Mind you, it's hard to sum up our travels in a brief post. From Maine to Connecticut to New York to England (and back), Pamelia and I traveled for four weeks, slept in 10 places, walked up to six miles a day, went to museums galore, survived train misadventures, dined with an expert on the Magna Carta, almost became zookeepers, got a private tour of an 800-year-old pub from an award-winning gardener, made art, soaked in Bath's thermal waters, toured (at least in my case) the 2012 Summer Olympic venues with members of the world press, ate the world's tastiest shortbread cookies, played hide-and-seek with a kingfisher and took a flight from London to New York that—thanks to the freak snowstorm that hit the U.S.—ended up as a 44-hour odyssey that included 22 hours on the ground in, of all places, Bangor, Maine.
You'll be hearing more about some of those things in future posts. As it is, I'll leave you with a few more random photos and a reminder that we are planning to re-open The Naturalist's Notebook for three Saturdays of holiday shopping and fun starting after Thanksgiving (11/26, 12/3 and 12/10). Stay tuned for more details.
Our aerial adventure involved a Virgin Atlantic jet, not a 150-million-year-old Archaeopteryx, but this model of the latter was another highlight of the Oxford museum. The Archaeopteryx, sometimes referred to as the first bird, was more likely (though scientists are still debating this) a transitional species between dinosaurs and birds.

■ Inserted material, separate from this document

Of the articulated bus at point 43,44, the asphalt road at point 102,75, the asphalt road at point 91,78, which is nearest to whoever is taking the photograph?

I posted a photo of a famous Archaeopteryx fossil last fall from our Pacific Flyway road trip through the western U.S.
Pamelia and I hiked through woods and farm fields on a network of public footpaths that was marked, though not always with complete clarity.
We ambled past a kitty kennel with a name straight out of Harry Potter.
How's this for a revealing label: Our bag of potato chips—er, potato crisps—identified the type of spud and the region in which it was grown. If extended to all foods, wouldn't that approach make everyone think a bit more about what they eat?